75% Mechanical Keyboard Tier List
75% mechanical keyboards ranked on build quality, typing feel, features, and value for the layout.
The 75% Mechanical Keyboard tier list was last updated . Some products may be missing or not added yet. We will try to include them in our next update.
75% Mechanical Keyboard Criteria
S-tier 75% keyboards combine a proper gasket or leaf-spring mount for flex and sound dampening, hot-swap sockets, QMK/VIA programmability, and either Hall Effect magnetic switches (for rapid trigger) or well-tuned linear/tactile switches out of the box. They use PBT keycaps with a quality profile, offer reliable wireless (2.4GHz + Bluetooth), and have a build that doesn't flex or rattle in ways that feel cheap. The best boards in this layout give you function row, arrow keys, and a compact footprint without sacrificing the typing experience enthusiasts expect.
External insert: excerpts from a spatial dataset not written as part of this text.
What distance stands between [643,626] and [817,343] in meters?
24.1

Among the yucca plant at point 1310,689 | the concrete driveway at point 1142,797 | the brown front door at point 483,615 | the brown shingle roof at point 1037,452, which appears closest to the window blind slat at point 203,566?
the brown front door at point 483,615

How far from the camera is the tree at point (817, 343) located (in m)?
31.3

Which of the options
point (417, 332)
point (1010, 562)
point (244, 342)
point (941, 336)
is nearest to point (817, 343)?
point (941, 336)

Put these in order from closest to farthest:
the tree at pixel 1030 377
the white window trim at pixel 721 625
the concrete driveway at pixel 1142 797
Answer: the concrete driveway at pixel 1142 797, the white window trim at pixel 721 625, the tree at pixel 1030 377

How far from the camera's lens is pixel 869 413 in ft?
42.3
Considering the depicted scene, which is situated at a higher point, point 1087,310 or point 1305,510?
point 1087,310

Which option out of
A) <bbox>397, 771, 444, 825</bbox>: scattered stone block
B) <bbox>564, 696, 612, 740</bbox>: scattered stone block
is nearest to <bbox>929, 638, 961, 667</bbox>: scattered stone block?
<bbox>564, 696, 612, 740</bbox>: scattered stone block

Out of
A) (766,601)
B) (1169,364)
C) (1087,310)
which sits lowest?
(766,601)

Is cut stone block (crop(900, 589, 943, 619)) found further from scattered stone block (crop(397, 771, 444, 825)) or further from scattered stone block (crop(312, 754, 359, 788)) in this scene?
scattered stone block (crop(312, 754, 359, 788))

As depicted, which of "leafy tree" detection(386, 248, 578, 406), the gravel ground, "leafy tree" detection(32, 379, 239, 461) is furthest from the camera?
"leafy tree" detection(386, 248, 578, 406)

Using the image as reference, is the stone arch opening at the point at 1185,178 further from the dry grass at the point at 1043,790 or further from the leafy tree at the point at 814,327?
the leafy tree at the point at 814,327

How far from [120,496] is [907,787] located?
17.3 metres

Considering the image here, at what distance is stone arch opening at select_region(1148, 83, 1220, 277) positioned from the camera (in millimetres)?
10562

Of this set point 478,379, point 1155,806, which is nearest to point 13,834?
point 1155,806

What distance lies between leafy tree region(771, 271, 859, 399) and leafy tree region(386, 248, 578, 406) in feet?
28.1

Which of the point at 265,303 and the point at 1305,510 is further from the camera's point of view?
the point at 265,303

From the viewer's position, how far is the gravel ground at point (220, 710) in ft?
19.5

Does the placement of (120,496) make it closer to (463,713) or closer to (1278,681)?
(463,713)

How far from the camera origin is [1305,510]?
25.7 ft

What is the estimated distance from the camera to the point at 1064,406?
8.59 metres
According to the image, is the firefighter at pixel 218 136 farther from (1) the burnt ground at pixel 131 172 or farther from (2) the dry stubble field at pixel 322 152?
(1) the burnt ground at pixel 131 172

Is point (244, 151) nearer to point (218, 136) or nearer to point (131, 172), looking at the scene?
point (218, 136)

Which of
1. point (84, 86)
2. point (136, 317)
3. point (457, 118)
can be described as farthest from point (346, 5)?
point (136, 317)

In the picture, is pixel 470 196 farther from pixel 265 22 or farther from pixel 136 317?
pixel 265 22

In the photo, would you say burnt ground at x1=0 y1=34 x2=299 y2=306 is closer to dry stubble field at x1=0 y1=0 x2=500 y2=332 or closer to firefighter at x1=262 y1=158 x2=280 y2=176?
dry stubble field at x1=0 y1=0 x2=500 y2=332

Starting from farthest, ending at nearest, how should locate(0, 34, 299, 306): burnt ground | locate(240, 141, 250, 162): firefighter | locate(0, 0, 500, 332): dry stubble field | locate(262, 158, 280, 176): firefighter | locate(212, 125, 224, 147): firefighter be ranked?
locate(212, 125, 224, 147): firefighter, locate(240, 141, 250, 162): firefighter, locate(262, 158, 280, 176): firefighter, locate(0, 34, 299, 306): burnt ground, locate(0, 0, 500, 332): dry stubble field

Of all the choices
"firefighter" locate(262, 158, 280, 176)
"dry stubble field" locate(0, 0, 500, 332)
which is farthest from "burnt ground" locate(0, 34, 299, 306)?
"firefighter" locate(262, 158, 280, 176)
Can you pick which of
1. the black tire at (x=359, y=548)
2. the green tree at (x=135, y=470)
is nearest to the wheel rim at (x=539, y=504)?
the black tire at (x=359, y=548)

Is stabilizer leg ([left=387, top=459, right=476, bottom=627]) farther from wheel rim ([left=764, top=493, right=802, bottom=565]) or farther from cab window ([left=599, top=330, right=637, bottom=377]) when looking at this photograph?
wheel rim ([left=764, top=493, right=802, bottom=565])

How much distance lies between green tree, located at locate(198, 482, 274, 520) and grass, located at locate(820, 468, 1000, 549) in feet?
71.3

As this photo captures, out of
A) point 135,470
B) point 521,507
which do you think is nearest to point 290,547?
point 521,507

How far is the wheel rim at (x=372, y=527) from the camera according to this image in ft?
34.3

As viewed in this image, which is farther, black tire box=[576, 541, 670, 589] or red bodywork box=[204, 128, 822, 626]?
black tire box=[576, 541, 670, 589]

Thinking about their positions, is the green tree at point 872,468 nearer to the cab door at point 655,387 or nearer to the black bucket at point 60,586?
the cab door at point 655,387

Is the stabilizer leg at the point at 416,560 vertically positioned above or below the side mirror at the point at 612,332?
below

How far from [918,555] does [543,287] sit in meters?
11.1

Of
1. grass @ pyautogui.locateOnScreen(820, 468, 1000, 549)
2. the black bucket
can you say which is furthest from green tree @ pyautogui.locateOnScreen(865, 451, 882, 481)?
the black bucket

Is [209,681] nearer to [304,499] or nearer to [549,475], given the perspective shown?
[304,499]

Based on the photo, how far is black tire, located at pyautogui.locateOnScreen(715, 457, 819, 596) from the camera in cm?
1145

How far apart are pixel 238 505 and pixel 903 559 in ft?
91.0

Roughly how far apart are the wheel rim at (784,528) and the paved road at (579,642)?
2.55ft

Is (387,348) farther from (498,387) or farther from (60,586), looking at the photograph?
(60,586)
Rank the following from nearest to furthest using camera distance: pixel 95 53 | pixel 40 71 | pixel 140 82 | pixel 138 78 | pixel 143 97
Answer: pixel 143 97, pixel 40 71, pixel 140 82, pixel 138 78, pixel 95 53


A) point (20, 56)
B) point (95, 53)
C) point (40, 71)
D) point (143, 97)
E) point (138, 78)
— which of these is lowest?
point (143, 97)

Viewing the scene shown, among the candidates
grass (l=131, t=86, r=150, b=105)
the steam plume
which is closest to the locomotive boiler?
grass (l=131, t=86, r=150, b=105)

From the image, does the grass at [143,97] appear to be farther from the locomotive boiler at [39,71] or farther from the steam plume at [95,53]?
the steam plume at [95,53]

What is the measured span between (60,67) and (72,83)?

Mid-tier boards (B and C) typically nail one or two of those pillars but stumble on others. A B-tier board might have a great gasket mount and hot-swap but ship with mediocre stock keycaps or no QMK support. C-tier boards often use cheaper ABS keycaps, have inconsistent wireless performance, or rely on proprietary software instead of open-source programmability. Gimmick features like small TFT screens and dual knobs frequently appear at this tier — they add cost without improving the core typing or gaming experience, and the implementation is often buggy or low-resolution.
D and F tier boards fail at the fundamentals: no hot-swap means you're stuck with whatever switches ship in the box, no wireless or unreliable wireless at a price point where competitors offer both, or build quality so poor that stabilizers rattle, cases flex excessively, or keycaps shine out within weeks. Unknown brands with no community support, no software ecosystem, and no track record of firmware updates belong here — when something goes wrong, you're on your own.